> [EXERCISES]:
a. List the levels named in the numbered breakdown of the passage below about quitting smoking.
b. Write the next part of the passage below about quitting smoking, picking up after its final question.

[[ EXCERPTED PASSAGE open ]]

He also had a thriving business he had built from the ground-up when he and his wife immigrated to the States with nothing but clothes on their backs. The stresses of a new business began diminishing, and he found that what was once a stress-reliever was now just a habit.

He had every reason to quit. But no matter how hard he tried, he found it difficult to. He would go for periods of 1-2 days before he gave in and smoked again. He couldn’t stay away.

When prompted to tell me about his smoking, the first words were, I’m a smoker.

I’m a smoker is a label of identity, whereas if someone said, “I smoke when I’m at work,” it would’ve been a statement of environment. It’s much easier to stop smoking if you label it a product of your environment (I smoke at work) vs. a product of your identity (I’m a smoker).

Let’s break down each level so you can get a good sense for yourself what they look like.

  1. Identity: I’m a smoker.
  2. Belief: It’s not possible for a smoker to go cold turkey.
  3. Capability: I can’t not smoke for more than a day.
  4. Behavior: I smoke more than 10x per day.
  5. Environment: I smoke only at work.

Now think about what you want to change in your life. Do you want to exercise more? Do you want to be a better parent? Do you want to wake up earlier to get more in your day? Do you want to live a happier life?

[[ EXCERPTED PASSAGE closed ]]
[[ EXERCISE DATA open ]]

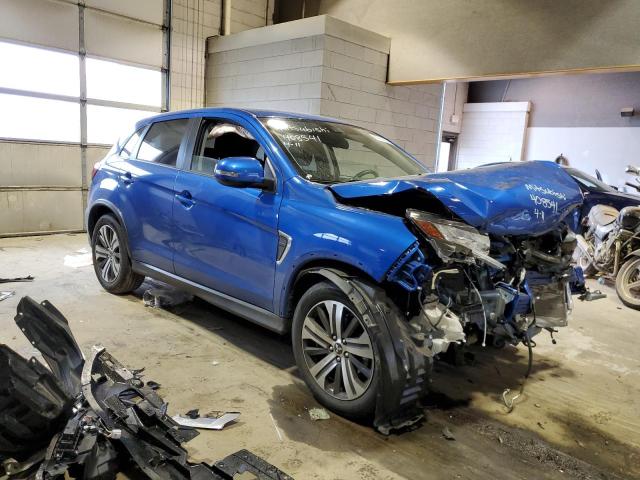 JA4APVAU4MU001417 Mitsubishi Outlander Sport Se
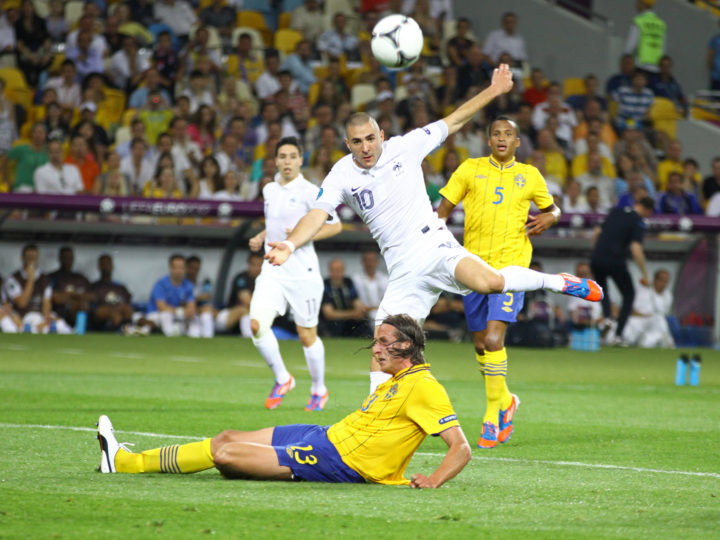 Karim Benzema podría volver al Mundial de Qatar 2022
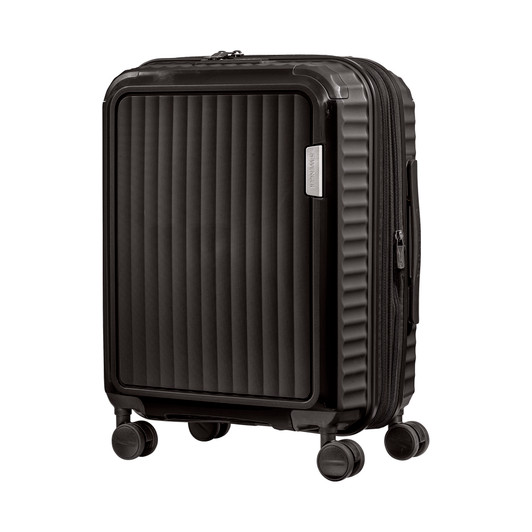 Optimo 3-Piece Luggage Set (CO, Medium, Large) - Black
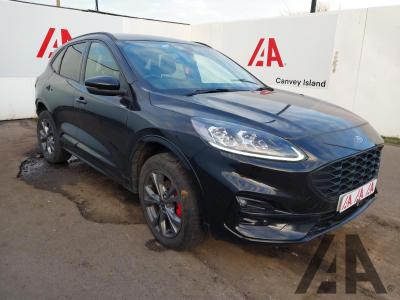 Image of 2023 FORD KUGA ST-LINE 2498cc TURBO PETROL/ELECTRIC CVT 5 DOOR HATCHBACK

[[ EXERCISE DATA closed ]]
[[ EXERCISE DATA open ]]

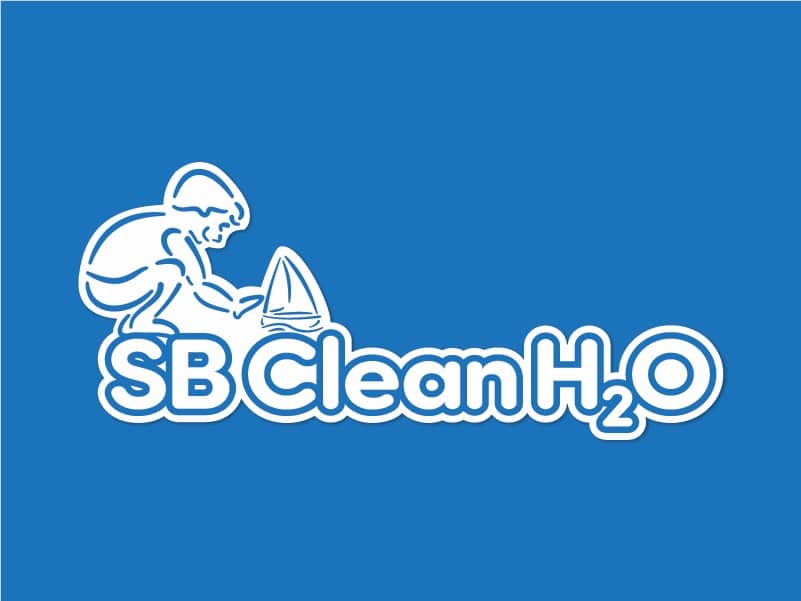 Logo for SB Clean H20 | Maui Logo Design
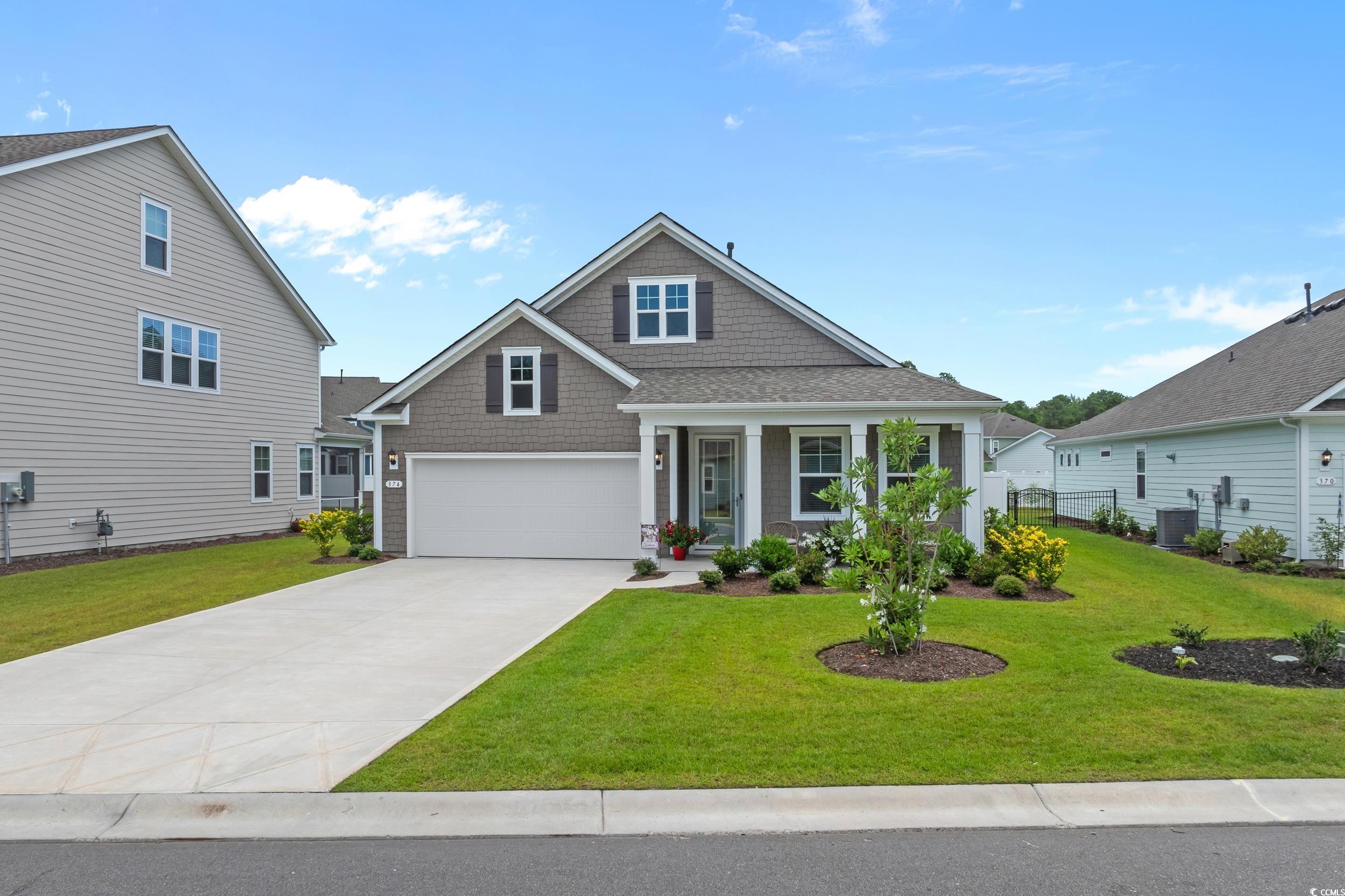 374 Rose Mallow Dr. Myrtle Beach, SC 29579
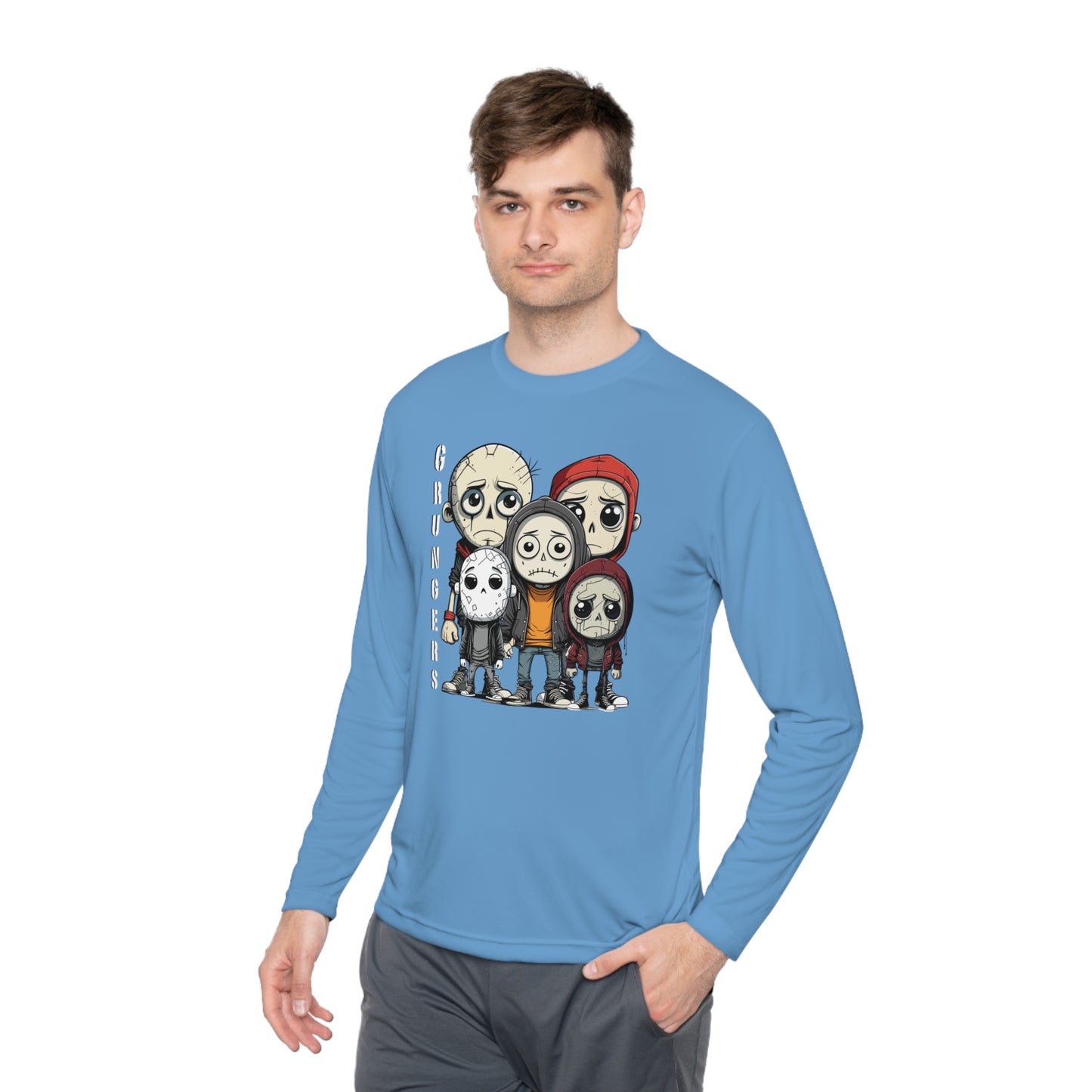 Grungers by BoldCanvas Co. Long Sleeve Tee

[[ EXERCISE DATA closed ]]
[[ EXERCISE DATA open ]]

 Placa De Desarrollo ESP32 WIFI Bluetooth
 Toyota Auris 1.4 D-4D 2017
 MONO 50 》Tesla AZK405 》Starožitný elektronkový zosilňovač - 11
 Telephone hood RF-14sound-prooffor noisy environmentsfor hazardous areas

[[ EXERCISE DATA closed ]]

> [TASK-BY-TASK ANSWERS]:
a. Identity, Belief, Capability, Behavior, Environment

b.
Consider the 5 different levels, and identify where you are. For example, if you want to wake up earlier but keep failing to change your wake-up time, what is it that you’re telling yourself?

I’m not a morning person.

That’s at the level of identity. Change it to a belief: It’s hard to wake up at 5AM with only four hours of sleep. Then change it to a capability: I can wake up at 5AM when I’ve gotten at least 7 hours of sleep. Behavior change: I’ve woken up at 5AM before. Finally, identify the environment that helps fuel change: I can get up at 5AM if I go to bed by 10PM, remove my TV and laptop from my room, close the curtains, and set an alarm.

What needs changing in your life now, so that you can be happier?

Live with intention. Lead with inspiration.